Pasteurization Without Representation

Raw milk is one of those issues that riles people (and inspires puns, "raw deal," "raw nerves" and the like). This week Massachusetts farmers and fans of raw milk were sufficiently agitated to bring a cow to Boston Common, in view of the State House, to demonstrate their anger at state laws banning the sale of raw milk anywhere but directly from farms certified to sell it.

That Massachusetts allows the sale of raw milk at all makes it unusual—only 28 states do, and laws addressing how and where it can be sold vary by state. The reason: raw milk can be deadly, and can cause severe illness with what Barry Estabrook, in a post defending raw milk, recently called a "rogue's gallery of bugs" (and he named quite a number). The Centers for Disease Control says that even if only 1 to 3 percent of the U.S. population consumes raw milk or raw milk products, 68 percent of disease outbreaks related to dairy products involve raw milk or raw milk products. Here's a FAQ page from the CDC with claims that would make raw-milk proponents mad: for instance, that there's no evidence that drinking raw milk can protect against illnesses like asthma and allergies, nor evidence that raw milk is any more nutritious than pasteurized milk.

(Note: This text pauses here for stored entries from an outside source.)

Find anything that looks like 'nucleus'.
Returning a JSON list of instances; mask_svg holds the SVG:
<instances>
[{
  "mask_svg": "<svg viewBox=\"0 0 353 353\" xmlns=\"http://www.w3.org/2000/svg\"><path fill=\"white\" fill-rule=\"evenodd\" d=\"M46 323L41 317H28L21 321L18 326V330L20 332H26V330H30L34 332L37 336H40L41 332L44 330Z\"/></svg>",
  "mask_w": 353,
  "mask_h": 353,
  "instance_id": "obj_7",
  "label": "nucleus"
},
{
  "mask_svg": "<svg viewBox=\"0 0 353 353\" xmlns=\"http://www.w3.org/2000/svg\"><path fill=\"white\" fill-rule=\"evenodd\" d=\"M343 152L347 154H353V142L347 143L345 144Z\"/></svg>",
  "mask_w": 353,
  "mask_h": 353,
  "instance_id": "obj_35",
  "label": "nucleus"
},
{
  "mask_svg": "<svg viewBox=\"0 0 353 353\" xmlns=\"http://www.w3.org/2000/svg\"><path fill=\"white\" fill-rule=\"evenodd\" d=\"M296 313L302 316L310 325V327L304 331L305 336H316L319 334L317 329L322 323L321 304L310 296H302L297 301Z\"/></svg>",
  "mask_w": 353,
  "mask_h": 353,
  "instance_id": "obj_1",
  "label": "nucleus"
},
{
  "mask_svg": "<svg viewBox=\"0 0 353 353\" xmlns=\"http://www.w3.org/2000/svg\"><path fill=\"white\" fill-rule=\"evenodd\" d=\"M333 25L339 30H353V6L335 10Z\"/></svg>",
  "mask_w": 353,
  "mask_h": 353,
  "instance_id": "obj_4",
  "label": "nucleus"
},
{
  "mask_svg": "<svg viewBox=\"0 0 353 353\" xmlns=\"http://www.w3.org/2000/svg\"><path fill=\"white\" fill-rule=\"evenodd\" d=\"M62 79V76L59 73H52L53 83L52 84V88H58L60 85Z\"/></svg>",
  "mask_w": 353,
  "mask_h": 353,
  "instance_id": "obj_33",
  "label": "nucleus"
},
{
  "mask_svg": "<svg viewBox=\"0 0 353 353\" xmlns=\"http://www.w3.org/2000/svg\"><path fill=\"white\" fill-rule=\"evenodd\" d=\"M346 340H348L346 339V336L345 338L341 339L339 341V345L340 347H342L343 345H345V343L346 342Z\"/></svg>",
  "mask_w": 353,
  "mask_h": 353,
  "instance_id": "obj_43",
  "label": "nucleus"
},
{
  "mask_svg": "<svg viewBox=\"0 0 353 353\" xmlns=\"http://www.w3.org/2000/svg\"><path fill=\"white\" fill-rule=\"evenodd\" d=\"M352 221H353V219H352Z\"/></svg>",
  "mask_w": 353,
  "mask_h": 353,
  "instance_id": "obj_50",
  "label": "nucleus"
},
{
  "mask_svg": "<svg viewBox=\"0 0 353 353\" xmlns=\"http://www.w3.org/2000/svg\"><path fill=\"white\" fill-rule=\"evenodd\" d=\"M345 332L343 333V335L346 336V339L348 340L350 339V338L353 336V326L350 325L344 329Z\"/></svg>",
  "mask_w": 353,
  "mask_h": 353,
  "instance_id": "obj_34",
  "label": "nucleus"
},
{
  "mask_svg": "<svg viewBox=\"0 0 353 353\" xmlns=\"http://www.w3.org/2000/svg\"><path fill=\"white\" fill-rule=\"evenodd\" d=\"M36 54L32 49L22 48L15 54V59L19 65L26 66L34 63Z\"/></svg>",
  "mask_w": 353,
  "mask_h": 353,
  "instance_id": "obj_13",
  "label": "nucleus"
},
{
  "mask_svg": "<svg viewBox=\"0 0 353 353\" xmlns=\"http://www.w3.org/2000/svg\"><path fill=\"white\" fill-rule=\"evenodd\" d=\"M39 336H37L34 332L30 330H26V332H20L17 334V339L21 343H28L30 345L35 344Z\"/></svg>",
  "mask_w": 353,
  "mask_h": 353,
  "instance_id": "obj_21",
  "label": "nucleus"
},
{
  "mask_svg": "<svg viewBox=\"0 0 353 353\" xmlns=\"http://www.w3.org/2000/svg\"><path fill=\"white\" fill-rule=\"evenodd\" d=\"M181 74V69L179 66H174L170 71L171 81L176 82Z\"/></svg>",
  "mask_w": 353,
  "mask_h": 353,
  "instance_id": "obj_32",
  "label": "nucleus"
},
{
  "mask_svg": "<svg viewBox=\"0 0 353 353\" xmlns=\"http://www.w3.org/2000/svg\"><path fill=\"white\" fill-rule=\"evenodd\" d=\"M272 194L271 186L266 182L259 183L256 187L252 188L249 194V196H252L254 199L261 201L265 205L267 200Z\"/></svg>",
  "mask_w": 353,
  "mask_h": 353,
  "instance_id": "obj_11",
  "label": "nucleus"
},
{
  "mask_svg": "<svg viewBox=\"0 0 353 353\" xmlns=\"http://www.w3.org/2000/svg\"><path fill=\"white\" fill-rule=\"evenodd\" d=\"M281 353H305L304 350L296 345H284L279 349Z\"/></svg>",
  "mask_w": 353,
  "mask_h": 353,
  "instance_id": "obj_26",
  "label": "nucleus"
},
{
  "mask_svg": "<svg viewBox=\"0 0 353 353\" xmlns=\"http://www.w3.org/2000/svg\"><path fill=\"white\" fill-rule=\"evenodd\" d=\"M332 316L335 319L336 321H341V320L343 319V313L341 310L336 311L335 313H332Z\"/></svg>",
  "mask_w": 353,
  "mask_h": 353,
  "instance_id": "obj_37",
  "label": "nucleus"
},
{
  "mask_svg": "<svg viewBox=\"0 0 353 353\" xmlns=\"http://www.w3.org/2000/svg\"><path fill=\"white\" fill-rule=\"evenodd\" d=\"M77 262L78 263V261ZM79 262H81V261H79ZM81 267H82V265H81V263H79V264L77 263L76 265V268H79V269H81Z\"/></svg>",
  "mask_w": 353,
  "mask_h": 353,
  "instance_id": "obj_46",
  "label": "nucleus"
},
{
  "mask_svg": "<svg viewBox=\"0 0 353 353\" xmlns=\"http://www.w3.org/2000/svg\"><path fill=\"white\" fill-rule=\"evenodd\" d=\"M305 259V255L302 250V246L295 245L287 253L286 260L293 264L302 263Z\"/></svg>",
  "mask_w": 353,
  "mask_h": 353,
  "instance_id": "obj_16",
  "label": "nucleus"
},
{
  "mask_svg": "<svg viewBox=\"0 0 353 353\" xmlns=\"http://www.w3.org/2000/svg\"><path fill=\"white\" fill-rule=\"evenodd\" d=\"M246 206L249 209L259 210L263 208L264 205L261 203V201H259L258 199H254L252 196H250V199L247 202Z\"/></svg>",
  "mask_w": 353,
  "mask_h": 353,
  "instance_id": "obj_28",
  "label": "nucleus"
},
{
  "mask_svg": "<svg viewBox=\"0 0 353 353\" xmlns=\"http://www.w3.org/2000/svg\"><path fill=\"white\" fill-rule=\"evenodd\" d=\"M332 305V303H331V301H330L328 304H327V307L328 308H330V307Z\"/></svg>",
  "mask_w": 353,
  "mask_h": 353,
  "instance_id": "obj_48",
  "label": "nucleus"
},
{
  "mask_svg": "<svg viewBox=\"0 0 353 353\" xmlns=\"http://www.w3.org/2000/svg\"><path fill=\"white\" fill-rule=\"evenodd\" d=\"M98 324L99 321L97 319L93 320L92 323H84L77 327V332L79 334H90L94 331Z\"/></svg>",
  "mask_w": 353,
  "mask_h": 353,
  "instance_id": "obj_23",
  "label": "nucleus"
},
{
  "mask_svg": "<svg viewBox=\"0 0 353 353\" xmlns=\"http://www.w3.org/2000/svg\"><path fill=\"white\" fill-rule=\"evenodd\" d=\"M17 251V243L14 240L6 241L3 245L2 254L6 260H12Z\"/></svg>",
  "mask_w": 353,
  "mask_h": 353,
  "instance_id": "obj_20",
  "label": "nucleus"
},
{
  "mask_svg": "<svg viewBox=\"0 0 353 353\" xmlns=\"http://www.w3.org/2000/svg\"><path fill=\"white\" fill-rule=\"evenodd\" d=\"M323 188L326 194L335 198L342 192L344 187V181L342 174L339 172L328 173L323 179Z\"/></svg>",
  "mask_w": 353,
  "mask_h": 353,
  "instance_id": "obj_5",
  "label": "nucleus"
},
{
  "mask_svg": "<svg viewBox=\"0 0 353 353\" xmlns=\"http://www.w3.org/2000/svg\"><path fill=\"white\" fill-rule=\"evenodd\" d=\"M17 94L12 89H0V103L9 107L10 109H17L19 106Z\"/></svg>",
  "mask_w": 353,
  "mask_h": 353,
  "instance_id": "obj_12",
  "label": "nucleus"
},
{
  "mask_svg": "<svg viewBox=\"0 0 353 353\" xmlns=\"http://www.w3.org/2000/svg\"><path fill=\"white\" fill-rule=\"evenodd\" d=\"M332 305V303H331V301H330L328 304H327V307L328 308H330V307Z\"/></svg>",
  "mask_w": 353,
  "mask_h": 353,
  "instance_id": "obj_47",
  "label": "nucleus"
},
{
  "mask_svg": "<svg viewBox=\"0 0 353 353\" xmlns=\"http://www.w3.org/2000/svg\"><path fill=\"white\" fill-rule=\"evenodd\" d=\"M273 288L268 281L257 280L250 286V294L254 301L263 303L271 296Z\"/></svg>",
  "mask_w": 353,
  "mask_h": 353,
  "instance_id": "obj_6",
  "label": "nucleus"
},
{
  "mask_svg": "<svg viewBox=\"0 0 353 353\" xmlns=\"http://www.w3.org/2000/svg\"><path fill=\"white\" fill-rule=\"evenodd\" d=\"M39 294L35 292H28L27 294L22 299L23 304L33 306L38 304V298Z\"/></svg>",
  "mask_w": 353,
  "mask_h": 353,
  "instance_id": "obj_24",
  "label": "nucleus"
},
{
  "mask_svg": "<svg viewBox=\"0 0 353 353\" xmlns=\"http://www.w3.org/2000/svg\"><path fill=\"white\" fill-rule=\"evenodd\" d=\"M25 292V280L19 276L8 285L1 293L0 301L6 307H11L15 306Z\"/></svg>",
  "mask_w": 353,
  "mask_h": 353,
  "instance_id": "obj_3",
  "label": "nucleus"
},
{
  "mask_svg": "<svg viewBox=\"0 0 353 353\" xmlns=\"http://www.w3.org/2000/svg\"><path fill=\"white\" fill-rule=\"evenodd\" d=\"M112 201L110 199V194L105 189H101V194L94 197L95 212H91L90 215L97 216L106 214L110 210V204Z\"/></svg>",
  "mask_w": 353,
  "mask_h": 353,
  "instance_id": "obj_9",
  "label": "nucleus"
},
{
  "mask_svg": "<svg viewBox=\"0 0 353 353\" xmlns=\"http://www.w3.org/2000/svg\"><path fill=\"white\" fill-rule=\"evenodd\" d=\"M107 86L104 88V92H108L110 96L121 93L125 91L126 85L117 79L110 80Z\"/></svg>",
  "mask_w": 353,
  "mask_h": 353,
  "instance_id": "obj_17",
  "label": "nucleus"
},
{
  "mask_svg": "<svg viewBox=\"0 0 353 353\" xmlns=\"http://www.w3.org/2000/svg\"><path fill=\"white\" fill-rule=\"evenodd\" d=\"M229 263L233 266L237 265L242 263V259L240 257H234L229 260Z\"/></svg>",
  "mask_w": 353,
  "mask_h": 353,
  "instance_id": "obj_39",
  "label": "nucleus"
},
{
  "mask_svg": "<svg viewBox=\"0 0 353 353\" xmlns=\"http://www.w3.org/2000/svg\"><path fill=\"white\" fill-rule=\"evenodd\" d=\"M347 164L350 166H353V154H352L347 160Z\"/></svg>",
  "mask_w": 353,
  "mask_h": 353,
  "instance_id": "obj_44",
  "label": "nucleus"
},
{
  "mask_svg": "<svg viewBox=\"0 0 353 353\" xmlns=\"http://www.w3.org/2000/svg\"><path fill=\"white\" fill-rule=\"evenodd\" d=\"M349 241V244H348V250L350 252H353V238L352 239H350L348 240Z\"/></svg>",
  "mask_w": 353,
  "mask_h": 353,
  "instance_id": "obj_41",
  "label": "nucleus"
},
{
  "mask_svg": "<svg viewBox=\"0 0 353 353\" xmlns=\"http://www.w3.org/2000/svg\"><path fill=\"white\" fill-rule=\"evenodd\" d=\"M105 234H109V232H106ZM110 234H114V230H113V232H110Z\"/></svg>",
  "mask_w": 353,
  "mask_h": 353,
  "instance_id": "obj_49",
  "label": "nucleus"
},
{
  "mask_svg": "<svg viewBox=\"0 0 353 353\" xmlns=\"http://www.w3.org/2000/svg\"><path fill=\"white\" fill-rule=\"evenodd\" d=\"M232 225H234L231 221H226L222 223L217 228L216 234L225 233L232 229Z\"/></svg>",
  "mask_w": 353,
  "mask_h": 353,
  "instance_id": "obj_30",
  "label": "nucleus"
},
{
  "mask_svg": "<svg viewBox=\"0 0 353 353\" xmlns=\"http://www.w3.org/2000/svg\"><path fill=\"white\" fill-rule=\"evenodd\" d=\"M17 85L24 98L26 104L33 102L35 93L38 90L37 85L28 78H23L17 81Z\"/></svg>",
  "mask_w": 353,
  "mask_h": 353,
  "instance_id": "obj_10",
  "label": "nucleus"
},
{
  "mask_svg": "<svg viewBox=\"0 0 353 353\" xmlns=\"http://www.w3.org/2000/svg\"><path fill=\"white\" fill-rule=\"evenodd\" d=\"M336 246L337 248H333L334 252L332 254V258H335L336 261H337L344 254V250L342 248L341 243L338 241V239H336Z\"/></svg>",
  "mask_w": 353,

Don't tell people who want their milk raw! They'll gladly give you a long list of its disease-preventing qualities, and trump everything by calling it REAL MILK, milk that has been spared the depredations of industry that "feeds swill" to cows, "tampers with and harms" milk by mixing hundreds of batches together and homogenizing it "so you can't tell the cream from the fat from the milk," and wants to "be sure people have no idea where milk comes from."